As I see it, there are five problems with the scolding:

  1. It doesn’t work. When you scold the self righteous they either deny that they are the ones to whom you are referring or they stick out their jaw, fold their arms and hunker down. The truly self righteous are impervious to criticism. So just smile and let them stew in their own juices and move on.
  2. It furthers division in the church. Guess what? The self righteous you shall have with you always. Its a personality type. They’re wired that way. The more you poke them, the more division you stir up.
  3. It feeds the self righteousness of the other side. When you scold the self righteous, legalistic, punctilious types all the easy going liberal types stand up and cheer. Great. Now you’ve not only divided the church into tribes again, you’ve fed the self righteousness of the other side too.
  4. It cheapens the office of the papacy. Really? You’re the pope. Rise above it all. Do you have to lower yourself and get involved in this petty bickering, insults and name calling?
  5. The name calling and generalizations don’t work. Maybe Father Maniple who may be a bit fussy liturgically turns out to do marvelous work in the local soup kitchen and has a great ministry with the Hispanic immigrants in his parish.

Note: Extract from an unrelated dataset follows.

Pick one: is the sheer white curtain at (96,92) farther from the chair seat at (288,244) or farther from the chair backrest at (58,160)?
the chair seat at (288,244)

Maybe Mr Latin Missal is also one of the most warm hearted and jovial people you know and who is a visitor in the local prison. So superficial judgements don’t help.

I’ll stop by encouraging readers to actually read the pope’s exhortation. Most of it is good, faithful teaching about the universal call to holiness. Read his scoldings too with an open mind. If you are of a traditionalist preference and temperament be humble enough to take criticism, and if you don’t happen to like the present pope, give him the benefit of the doubt as you would wish him to do for you.

Most of all, pray for the pope and the church, then get on your knees and roll up your sleeves and get busy on the road to being a saint and like he says, be joyful about it!

2018-04-10T08:01:13+00:00April 10th, 2018|Categories: Blog|1 Comment

One Comment

  1. Michael Lutz April 10, 2018 at 2:03 pm

    Father,
    What concerns me when reading Pope Francis is his snarky remarks about those who are trying to be faithful in traditional ways he finds problematic. For instance, he seems to have deep misgivings about those who live lives of monastic devotion.

    There’s an abbey near me that I’ve found to be a font of grace: it gives me (and many others) the opportunity to go on short retreats, away from the noise and turmoil of most days, and meditate on my life and relation to the Lord. Without the abbey, there would be fewer opportunities to disengage from the world for a bit and regain my bearings. What’s more, the monks bake great bread!

    Why the Pope seems to denigrate a way of life that supported great souls from Benedict through Bernard of Clairvaux to Thomas Merton is puzzling and disconcerting.